The Influence of Walt

Posted on Mon, 12/06/2010 - 06:00

Continuing our celebration of Walt Disney's birthday, we asked guest blogger, Jonas Rivera--an Academy Award-winning producer at PIXAR--to share his thoughts on what Walt meant to him and how Walt's legacy influenced him for the future.

It's hard to imagine that there's anything to say that hasn't already been said about Walt Disney.  I've spent a good hunk of my life trying to learn about him, his work and his influence.  It's impossible really, to summarize how much he means to the world.  So instead, I'll try to summarize what he means to me.

My parents took me to Disneyland when I was three years old.  I remember as if it were yesterday.  My Dad's awesome Kodachrome slides may have helped me retain the details over the years.  Two years later, I saw my first movie. Snow White and the Seven Dwarfsblew my mind.  I was five years old, but at that moment I knew that my true love was animation.  

Thinking back on it now, I guess I experienced it out of order, because I remember thinking that the movie reminded me of the park.  Not realizing that Disneyland came almost 20 years after Snow White was made.  After those two key moments, I spent pretty much the rest of my childhood growing up on Disneyland and the rest of the animated features.  Ultimately learning about Walt Disney and realizing that there was a person behind all the magic tricks.  I buried myself in the books, stories and photographs and became an armchair historian.  It always sort of bugged me when people would write or speak as if they knew him personally.  "Walt would do this."  Or "Walt would do that."  I can't blame them I guess.  I mean, I've consumed so much information on him, that at times I feel like I know him.  He and his team of brilliant artists created the work that defined my childhood. It's pretty clear that I'm not alone.

Walt Disney seemed to represent the perfect balance of art and commerce, always understanding where the pendulum should land between the two.  His style was a blend of romantic nostalgia with promises from the future.  It was as if he was always saying "you ain't seen nothin' yet."  It's as old as show business, yet nothing he did feels old to me.  I love putting the Donald Duck box sets (hosted by Leonard Maltin) on for my two daughters.  They laugh at those films as if they were made yesterday.
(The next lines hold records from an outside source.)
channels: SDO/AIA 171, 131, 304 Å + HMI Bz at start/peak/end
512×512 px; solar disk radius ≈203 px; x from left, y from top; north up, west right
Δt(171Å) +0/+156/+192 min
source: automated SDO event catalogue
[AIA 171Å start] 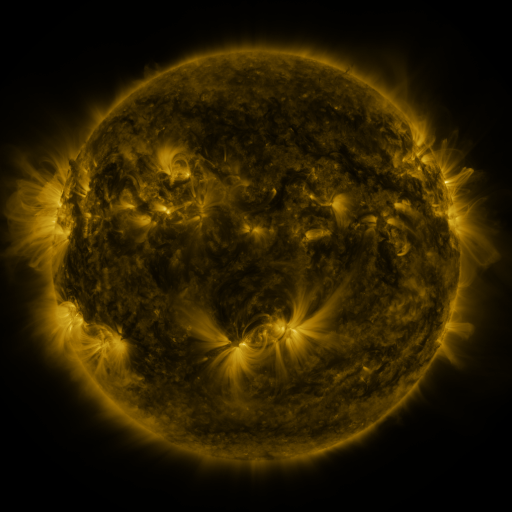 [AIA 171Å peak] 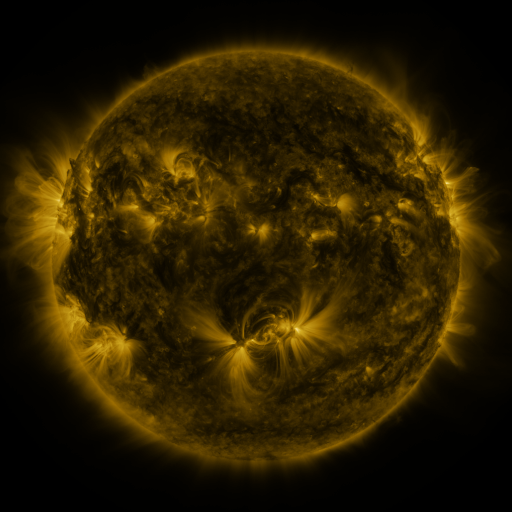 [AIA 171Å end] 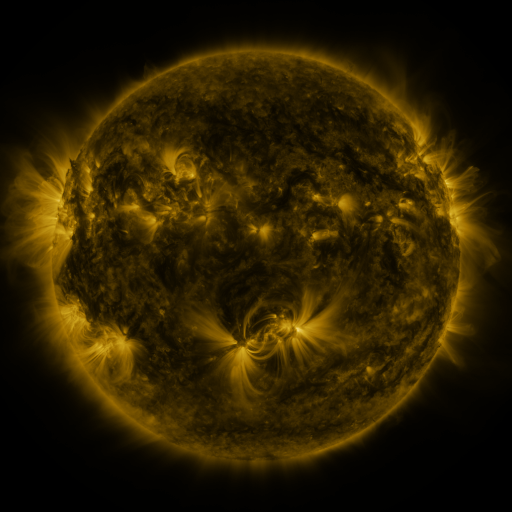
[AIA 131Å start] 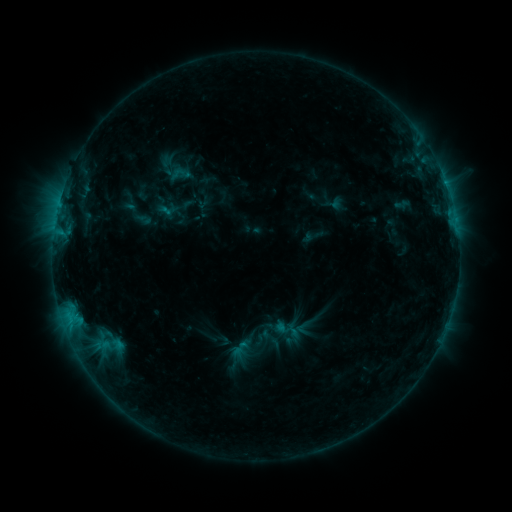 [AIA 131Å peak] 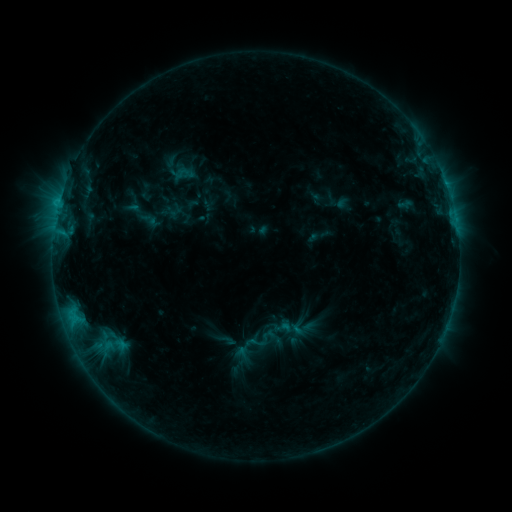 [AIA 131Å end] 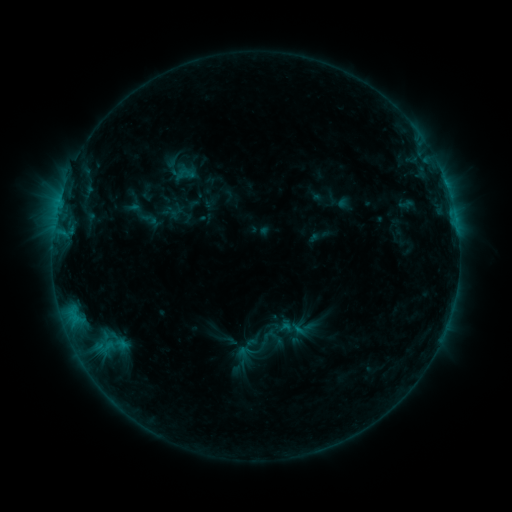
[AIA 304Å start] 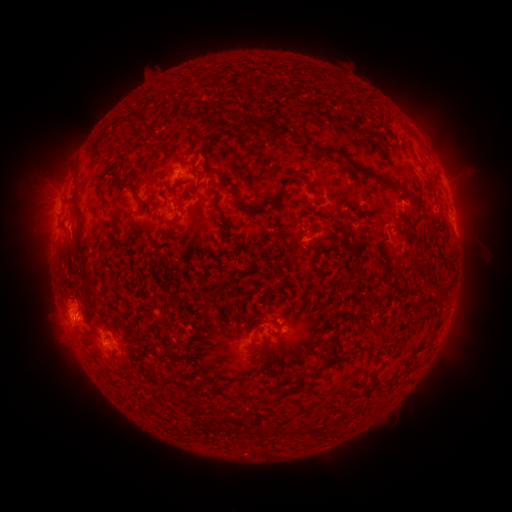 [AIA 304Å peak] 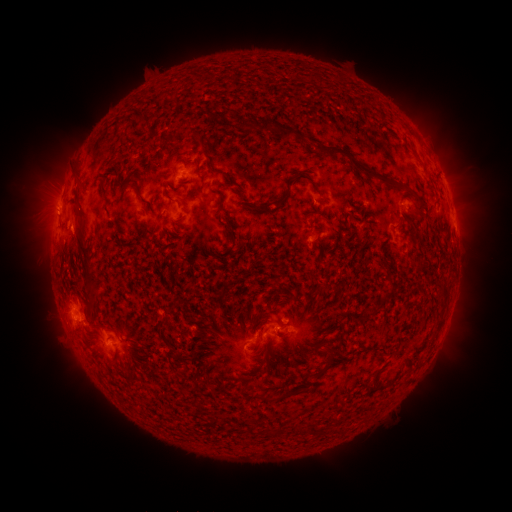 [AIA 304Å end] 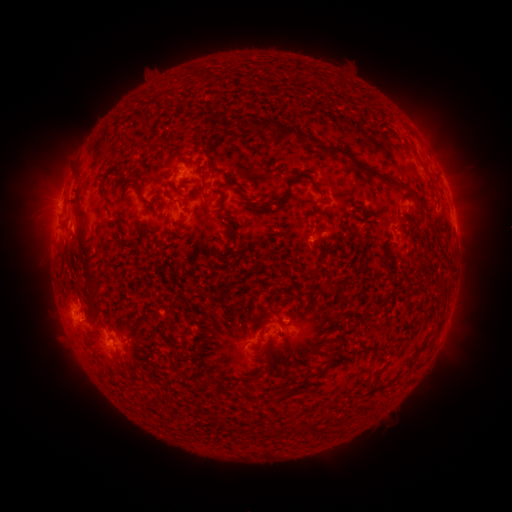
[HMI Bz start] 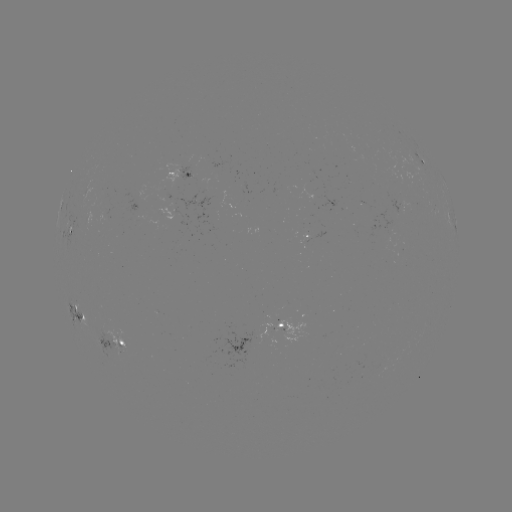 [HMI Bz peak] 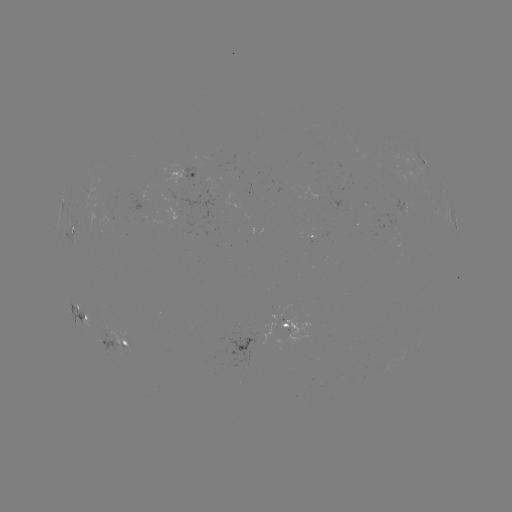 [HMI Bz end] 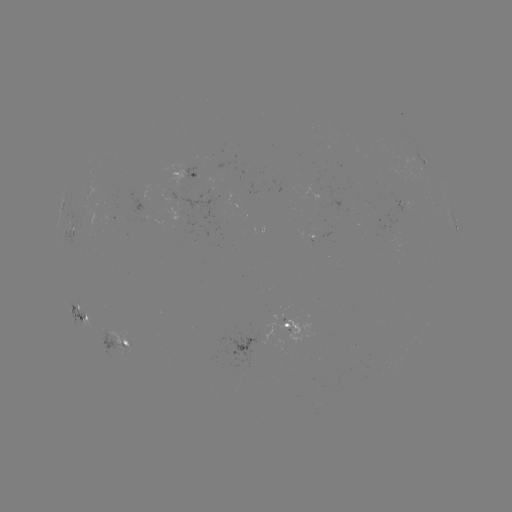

They have no idea that they are laughing at movies made 60 years ago.

I sometimes pinch myself when I realize that I'm helping to make films for the company that Walt Disney founded so many years ago.  From time to time I find myself walking around the Disney lot and wonder what it must have been like back in the times of Cinderella, Mary Poppins and Disneyland.  It must have been wonderful.